What needs to be done: Reduce the material below to its lines containing "text".

■ ■ ■

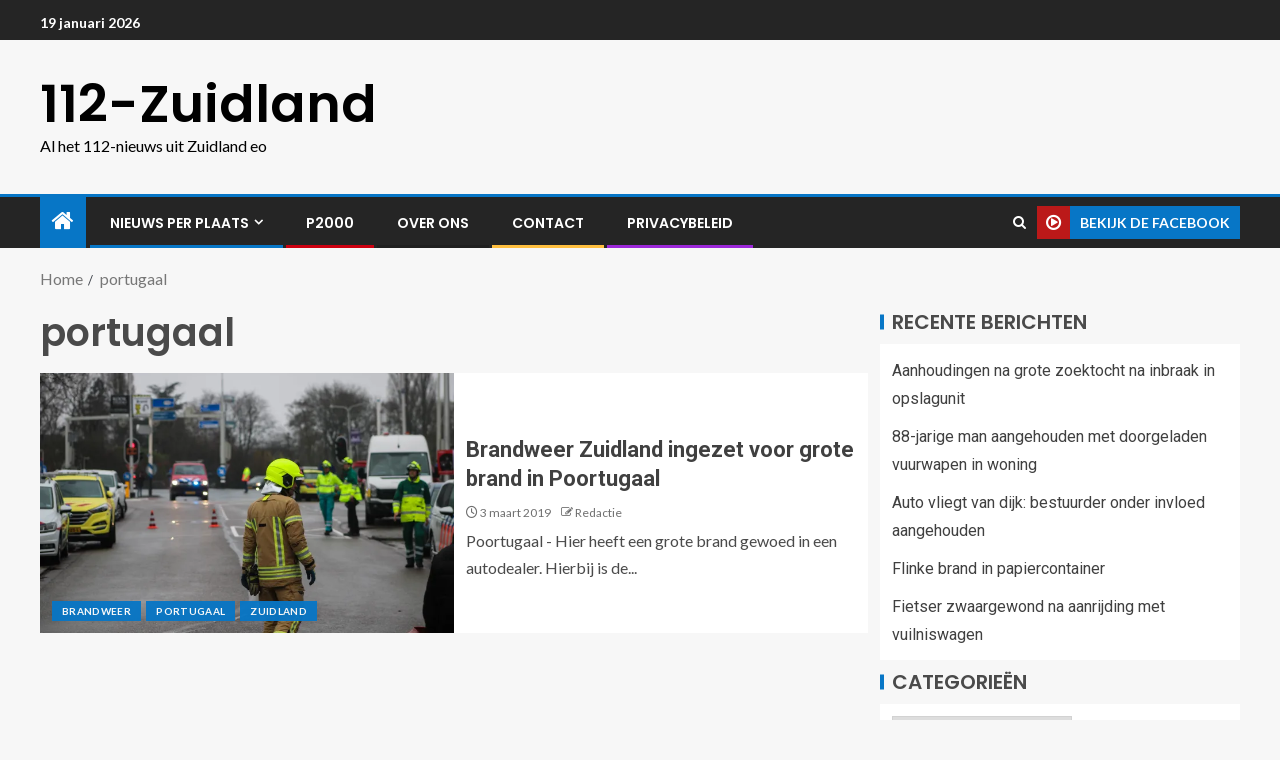

--- FILE ---
content_type: text/html; charset=utf-8
request_url: https://www.google.com/recaptcha/api2/aframe
body_size: 250
content:
<!DOCTYPE HTML><html><head><meta http-equiv="content-type" content="text/html; charset=UTF-8"></head><body><script nonce="1G_CtXjWfM5Ktj50Buykqw">/** Anti-fraud and anti-abuse applications only. See google.com/recaptcha */ try{var clients={'sodar':'https://pagead2.googlesyndication.com/pagead/sodar?'};window.addEventListener("message",function(a){try{if(a.source===window.parent){var b=JSON.parse(a.data);var c=clients[b['id']];if(c){var d=document.createElement('img');d.src=c+b['params']+'&rc='+(localStorage.getItem("rc::a")?sessionStorage.getItem("rc::b"):"");window.document.body.appendChild(d);sessionStorage.setItem("rc::e",parseInt(sessionStorage.getItem("rc::e")||0)+1);localStorage.setItem("rc::h",'1768800249185');}}}catch(b){}});window.parent.postMessage("_grecaptcha_ready", "*");}catch(b){}</script></body></html>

■ ■ ■

Task response:
content_type: text/html; charset=utf-8
<!DOCTYPE HTML><html><head><meta http-equiv="content-type" content="text/html; charset=UTF-8"></head><body><script nonce="1G_CtXjWfM5Ktj50Buykqw">/** Anti-fraud and anti-abuse applications only. See google.com/recaptcha */ try{var clients={'sodar':'https://pagead2.googlesyndication.com/pagead/sodar?'};window.addEventListener("message",function(a){try{if(a.source===window.parent){var b=JSON.parse(a.data);var c=clients[b['id']];if(c){var d=document.createElement('img');d.src=c+b['params']+'&rc='+(localStorage.getItem("rc::a")?sessionStorage.getItem("rc::b"):"");window.document.body.appendChild(d);sessionStorage.setItem("rc::e",parseInt(sessionStorage.getItem("rc::e")||0)+1);localStorage.setItem("rc::h",'1768800249185');}}}catch(b){}});window.parent.postMessage("_grecaptcha_ready", "*");}catch(b){}</script></body></html>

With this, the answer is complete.